Der Eroberungskrieg in der Ukraine setzt auch die über Jahre gewachsenen Partnerschaften und persönlichen Beziehungen in Wissenschaft, Wirtschaft, Politik und Zivilgesellschaft mit Russland gerade auch in Darmstadt aufs Spiel. Wertvolle Erfahrungen, wie man Brücken trotz kaltem Krieg und der Spannungen in der großen Politik auf gegenseitiger Anerkennung zwischen Institutionen und Menschen bauen kann, werden auch künftig notwendig sein. Vor dem menschlichen Leid, der Zerstörung und dem gebrochenen Vertrauen fällt es nicht leicht, die Folgen und Herausforderungen für den Kontinent weiterzudenken. Aber ohne eine Verständigung über die aufgeworfenen Fragen lässt sich auch hierzulande nur schwer über ein Europa nach diesem historischen Wendepunkt denken.
Die Veranstaltung am 17.03.2022 um 18:00 Uhr will dazu mit zwei Gesprächsrunden und kurzen Inputs einen Versuch machen, aber auch über die unmittelbare Hilfe der beteiligten Unternehmen und Institutionen für die Ukraine informieren.

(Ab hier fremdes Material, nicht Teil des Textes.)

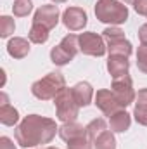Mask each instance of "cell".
Returning a JSON list of instances; mask_svg holds the SVG:
<instances>
[{"label":"cell","instance_id":"cell-1","mask_svg":"<svg viewBox=\"0 0 147 149\" xmlns=\"http://www.w3.org/2000/svg\"><path fill=\"white\" fill-rule=\"evenodd\" d=\"M59 134V127L54 120L40 116V114H28L16 128V141L21 148H37L40 144H49Z\"/></svg>","mask_w":147,"mask_h":149},{"label":"cell","instance_id":"cell-2","mask_svg":"<svg viewBox=\"0 0 147 149\" xmlns=\"http://www.w3.org/2000/svg\"><path fill=\"white\" fill-rule=\"evenodd\" d=\"M95 17L101 23L111 26H119L128 19V7L118 0H97L95 3Z\"/></svg>","mask_w":147,"mask_h":149},{"label":"cell","instance_id":"cell-3","mask_svg":"<svg viewBox=\"0 0 147 149\" xmlns=\"http://www.w3.org/2000/svg\"><path fill=\"white\" fill-rule=\"evenodd\" d=\"M62 88H66L64 74L59 73V71H52V73H47L43 78L37 80L31 85V94L40 101H50V99H55V95Z\"/></svg>","mask_w":147,"mask_h":149},{"label":"cell","instance_id":"cell-4","mask_svg":"<svg viewBox=\"0 0 147 149\" xmlns=\"http://www.w3.org/2000/svg\"><path fill=\"white\" fill-rule=\"evenodd\" d=\"M54 106H55V116H57V120L62 121V123L76 121V118L80 114V106L74 101L71 88H62L55 95Z\"/></svg>","mask_w":147,"mask_h":149},{"label":"cell","instance_id":"cell-5","mask_svg":"<svg viewBox=\"0 0 147 149\" xmlns=\"http://www.w3.org/2000/svg\"><path fill=\"white\" fill-rule=\"evenodd\" d=\"M102 37L106 40V47H107L109 56H125V57H130L132 56L133 47L125 38V33H123L121 28L109 26V28H106L102 31Z\"/></svg>","mask_w":147,"mask_h":149},{"label":"cell","instance_id":"cell-6","mask_svg":"<svg viewBox=\"0 0 147 149\" xmlns=\"http://www.w3.org/2000/svg\"><path fill=\"white\" fill-rule=\"evenodd\" d=\"M78 38H80V52H83L85 56L102 57L107 52L104 37H101L94 31H83L81 35H78Z\"/></svg>","mask_w":147,"mask_h":149},{"label":"cell","instance_id":"cell-7","mask_svg":"<svg viewBox=\"0 0 147 149\" xmlns=\"http://www.w3.org/2000/svg\"><path fill=\"white\" fill-rule=\"evenodd\" d=\"M111 90L114 92V95L118 97V101L121 102L123 108H126V106H130L132 102H135L137 94H135L133 81H132L130 74L114 78V80H112V85H111Z\"/></svg>","mask_w":147,"mask_h":149},{"label":"cell","instance_id":"cell-8","mask_svg":"<svg viewBox=\"0 0 147 149\" xmlns=\"http://www.w3.org/2000/svg\"><path fill=\"white\" fill-rule=\"evenodd\" d=\"M33 23L45 26L47 30H54L59 23V7L54 3H43L35 10Z\"/></svg>","mask_w":147,"mask_h":149},{"label":"cell","instance_id":"cell-9","mask_svg":"<svg viewBox=\"0 0 147 149\" xmlns=\"http://www.w3.org/2000/svg\"><path fill=\"white\" fill-rule=\"evenodd\" d=\"M95 106L104 113L106 116H111L112 113L119 111V109H125L121 106V102L118 101V97L114 95V92L109 90V88L97 90V94H95Z\"/></svg>","mask_w":147,"mask_h":149},{"label":"cell","instance_id":"cell-10","mask_svg":"<svg viewBox=\"0 0 147 149\" xmlns=\"http://www.w3.org/2000/svg\"><path fill=\"white\" fill-rule=\"evenodd\" d=\"M61 19H62V24L69 31H81L87 26V23H88L87 12L81 7H68L62 12V17Z\"/></svg>","mask_w":147,"mask_h":149},{"label":"cell","instance_id":"cell-11","mask_svg":"<svg viewBox=\"0 0 147 149\" xmlns=\"http://www.w3.org/2000/svg\"><path fill=\"white\" fill-rule=\"evenodd\" d=\"M71 92H73L74 101L80 108L88 106L94 99V88L88 81H78L74 87H71Z\"/></svg>","mask_w":147,"mask_h":149},{"label":"cell","instance_id":"cell-12","mask_svg":"<svg viewBox=\"0 0 147 149\" xmlns=\"http://www.w3.org/2000/svg\"><path fill=\"white\" fill-rule=\"evenodd\" d=\"M87 135V128L78 123V121H69V123H62L59 127V137L64 141V142H69L74 141L78 137H85Z\"/></svg>","mask_w":147,"mask_h":149},{"label":"cell","instance_id":"cell-13","mask_svg":"<svg viewBox=\"0 0 147 149\" xmlns=\"http://www.w3.org/2000/svg\"><path fill=\"white\" fill-rule=\"evenodd\" d=\"M128 70H130L128 57H125V56H109V59H107V71L112 76V80L128 74Z\"/></svg>","mask_w":147,"mask_h":149},{"label":"cell","instance_id":"cell-14","mask_svg":"<svg viewBox=\"0 0 147 149\" xmlns=\"http://www.w3.org/2000/svg\"><path fill=\"white\" fill-rule=\"evenodd\" d=\"M132 125V116L125 109H119V111L112 113L109 116V127H111V132L114 134H123L130 128Z\"/></svg>","mask_w":147,"mask_h":149},{"label":"cell","instance_id":"cell-15","mask_svg":"<svg viewBox=\"0 0 147 149\" xmlns=\"http://www.w3.org/2000/svg\"><path fill=\"white\" fill-rule=\"evenodd\" d=\"M7 52L14 59H23L30 54V42L23 37H14L7 43Z\"/></svg>","mask_w":147,"mask_h":149},{"label":"cell","instance_id":"cell-16","mask_svg":"<svg viewBox=\"0 0 147 149\" xmlns=\"http://www.w3.org/2000/svg\"><path fill=\"white\" fill-rule=\"evenodd\" d=\"M135 121L142 127H147V88L139 90L135 97V109H133Z\"/></svg>","mask_w":147,"mask_h":149},{"label":"cell","instance_id":"cell-17","mask_svg":"<svg viewBox=\"0 0 147 149\" xmlns=\"http://www.w3.org/2000/svg\"><path fill=\"white\" fill-rule=\"evenodd\" d=\"M73 59H74V56H71L61 43L55 45V47H52V50H50V61H52L55 66H66V64H69Z\"/></svg>","mask_w":147,"mask_h":149},{"label":"cell","instance_id":"cell-18","mask_svg":"<svg viewBox=\"0 0 147 149\" xmlns=\"http://www.w3.org/2000/svg\"><path fill=\"white\" fill-rule=\"evenodd\" d=\"M0 121L5 127H14L19 121V113L10 104H0Z\"/></svg>","mask_w":147,"mask_h":149},{"label":"cell","instance_id":"cell-19","mask_svg":"<svg viewBox=\"0 0 147 149\" xmlns=\"http://www.w3.org/2000/svg\"><path fill=\"white\" fill-rule=\"evenodd\" d=\"M85 128H87V137H88L92 142H95L97 137L107 130V125H106V121H104L102 118H95V120H92Z\"/></svg>","mask_w":147,"mask_h":149},{"label":"cell","instance_id":"cell-20","mask_svg":"<svg viewBox=\"0 0 147 149\" xmlns=\"http://www.w3.org/2000/svg\"><path fill=\"white\" fill-rule=\"evenodd\" d=\"M49 31L50 30H47L45 26L33 23L31 28H30V31H28V38H30L31 43H45L49 40Z\"/></svg>","mask_w":147,"mask_h":149},{"label":"cell","instance_id":"cell-21","mask_svg":"<svg viewBox=\"0 0 147 149\" xmlns=\"http://www.w3.org/2000/svg\"><path fill=\"white\" fill-rule=\"evenodd\" d=\"M95 149H116V139H114V132L106 130L104 134H101L97 137V141L94 142Z\"/></svg>","mask_w":147,"mask_h":149},{"label":"cell","instance_id":"cell-22","mask_svg":"<svg viewBox=\"0 0 147 149\" xmlns=\"http://www.w3.org/2000/svg\"><path fill=\"white\" fill-rule=\"evenodd\" d=\"M33 10V2L31 0H16L12 5V12L17 17H24Z\"/></svg>","mask_w":147,"mask_h":149},{"label":"cell","instance_id":"cell-23","mask_svg":"<svg viewBox=\"0 0 147 149\" xmlns=\"http://www.w3.org/2000/svg\"><path fill=\"white\" fill-rule=\"evenodd\" d=\"M16 30V23L10 16H2L0 17V37L2 38H9Z\"/></svg>","mask_w":147,"mask_h":149},{"label":"cell","instance_id":"cell-24","mask_svg":"<svg viewBox=\"0 0 147 149\" xmlns=\"http://www.w3.org/2000/svg\"><path fill=\"white\" fill-rule=\"evenodd\" d=\"M137 68L139 71L147 74V43H140L137 50Z\"/></svg>","mask_w":147,"mask_h":149},{"label":"cell","instance_id":"cell-25","mask_svg":"<svg viewBox=\"0 0 147 149\" xmlns=\"http://www.w3.org/2000/svg\"><path fill=\"white\" fill-rule=\"evenodd\" d=\"M68 149H94V148H92V141L85 135V137H78L74 141H69Z\"/></svg>","mask_w":147,"mask_h":149},{"label":"cell","instance_id":"cell-26","mask_svg":"<svg viewBox=\"0 0 147 149\" xmlns=\"http://www.w3.org/2000/svg\"><path fill=\"white\" fill-rule=\"evenodd\" d=\"M133 9H135L137 14L147 16V0H135L133 2Z\"/></svg>","mask_w":147,"mask_h":149},{"label":"cell","instance_id":"cell-27","mask_svg":"<svg viewBox=\"0 0 147 149\" xmlns=\"http://www.w3.org/2000/svg\"><path fill=\"white\" fill-rule=\"evenodd\" d=\"M0 149H16V146L9 137L3 135V137H0Z\"/></svg>","mask_w":147,"mask_h":149},{"label":"cell","instance_id":"cell-28","mask_svg":"<svg viewBox=\"0 0 147 149\" xmlns=\"http://www.w3.org/2000/svg\"><path fill=\"white\" fill-rule=\"evenodd\" d=\"M139 40L140 43H147V23L139 28Z\"/></svg>","mask_w":147,"mask_h":149},{"label":"cell","instance_id":"cell-29","mask_svg":"<svg viewBox=\"0 0 147 149\" xmlns=\"http://www.w3.org/2000/svg\"><path fill=\"white\" fill-rule=\"evenodd\" d=\"M54 3H64V2H68V0H52Z\"/></svg>","mask_w":147,"mask_h":149},{"label":"cell","instance_id":"cell-30","mask_svg":"<svg viewBox=\"0 0 147 149\" xmlns=\"http://www.w3.org/2000/svg\"><path fill=\"white\" fill-rule=\"evenodd\" d=\"M123 2H125V3H133L135 0H123Z\"/></svg>","mask_w":147,"mask_h":149},{"label":"cell","instance_id":"cell-31","mask_svg":"<svg viewBox=\"0 0 147 149\" xmlns=\"http://www.w3.org/2000/svg\"><path fill=\"white\" fill-rule=\"evenodd\" d=\"M45 149H59V148H52V146H49V148H45Z\"/></svg>","mask_w":147,"mask_h":149}]
</instances>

Für die Diskussion zwischen Beteiligten aus Wirtschaft, Wissenschaft, Politik, Religion und Zivilgesellschaft wie auch für das Publikum wären folgende Fragen zu überlegen:
- Warum gewinnen gefährliche Historisierungen und entsprechende Erzählungen mit Bezug auf Ethnie, Volk, Land oder Religion immer wieder neue identitätsstiftende Energien gegenüber friedenstiftenden, rechtlichen und völkerrechtlichen Vereinbarungen?
- Wurde die Frage der unterschiedlichen Kulturen in Europa und ihre Identität stiftende Kraft für die Gesellschaft und für Loyalitäten in den unterschiedlichen politischen Systemen bisher unterschätzt?
- Welche Rolle spielen die unterschiedlichen Religionen und Religionsgemeinschaften für den Missbrauch von gefährlichen Ideologien und Narrativen?
- Müssen wir uns als Deutsche vor dem Hintergrund unserer Geschichte die Zusammenhänge von Schuld, Verantwortung und Freiheit im Verhältnis zu Russland gerade durch den Krieg in der Ukraine neu bearbeiten?
- Ist die alte These: “Wandel durch Handel“ oder Wandel durch wissenschaftliche Kooperation obsolet?
- Wie können und müssen sich Demokratien und Wertegemeinschaften verteidigen gegenüber autoritären und aggressiven politischen Systemen?
- Unter welchen Bedingungen – nicht zuletzt der weltweiten ökologischen und pandemischen Krisen – ist eine Charta von Paris neu zu denken nach dem Bruch aller rechtlichen Vereinbarungen durch die russische Führung?